* Begin *

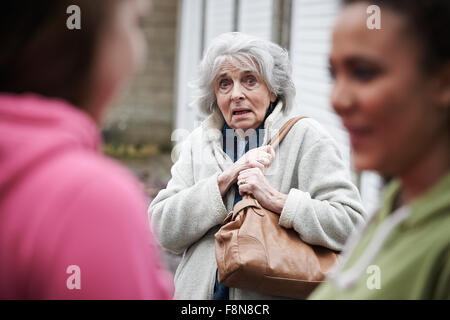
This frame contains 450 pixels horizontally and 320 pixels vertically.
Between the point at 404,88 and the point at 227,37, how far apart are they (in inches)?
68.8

* End *
* Begin *

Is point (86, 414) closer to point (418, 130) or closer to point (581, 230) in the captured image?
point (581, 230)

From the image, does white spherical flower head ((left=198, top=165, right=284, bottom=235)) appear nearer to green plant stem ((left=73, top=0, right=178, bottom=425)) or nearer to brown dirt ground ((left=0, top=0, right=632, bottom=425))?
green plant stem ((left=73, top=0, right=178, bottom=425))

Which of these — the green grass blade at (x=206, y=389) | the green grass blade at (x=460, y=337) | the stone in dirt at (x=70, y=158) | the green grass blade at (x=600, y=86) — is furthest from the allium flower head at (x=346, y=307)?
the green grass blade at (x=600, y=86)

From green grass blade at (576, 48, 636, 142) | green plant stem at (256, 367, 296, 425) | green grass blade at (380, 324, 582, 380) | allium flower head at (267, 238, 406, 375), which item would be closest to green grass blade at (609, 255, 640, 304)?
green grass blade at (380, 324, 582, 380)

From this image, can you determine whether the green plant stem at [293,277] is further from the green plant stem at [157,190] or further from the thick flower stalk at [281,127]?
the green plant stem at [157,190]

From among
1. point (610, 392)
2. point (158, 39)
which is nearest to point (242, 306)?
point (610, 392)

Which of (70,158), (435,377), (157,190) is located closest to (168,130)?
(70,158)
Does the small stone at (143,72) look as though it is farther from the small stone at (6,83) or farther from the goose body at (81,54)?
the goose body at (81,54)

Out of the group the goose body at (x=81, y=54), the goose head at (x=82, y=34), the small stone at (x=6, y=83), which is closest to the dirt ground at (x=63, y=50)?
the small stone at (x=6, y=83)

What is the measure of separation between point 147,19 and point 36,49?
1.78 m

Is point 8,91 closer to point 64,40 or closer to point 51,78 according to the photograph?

* End *
* Begin *

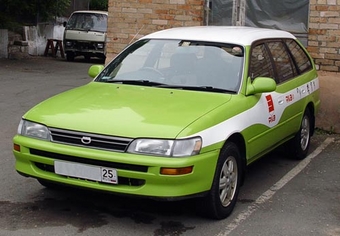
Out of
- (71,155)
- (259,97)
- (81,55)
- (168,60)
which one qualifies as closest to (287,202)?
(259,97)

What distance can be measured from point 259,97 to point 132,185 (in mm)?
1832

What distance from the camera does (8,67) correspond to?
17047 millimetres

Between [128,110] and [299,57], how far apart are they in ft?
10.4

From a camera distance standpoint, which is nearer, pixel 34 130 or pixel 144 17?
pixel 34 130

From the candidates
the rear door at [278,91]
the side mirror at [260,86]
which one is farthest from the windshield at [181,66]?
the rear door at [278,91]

* End *

* **Problem to work on**
Please return each line in the rows above that contains the string "body". Case matters.

* **Correct response**
Does the small stone at (143,72) look as though it is farther from the small stone at (6,83) or farther from the goose body at (81,54)?
the goose body at (81,54)
Out of the group the goose body at (x=81, y=54), the goose head at (x=82, y=34), the small stone at (x=6, y=83), which is closest to the dirt ground at (x=63, y=50)?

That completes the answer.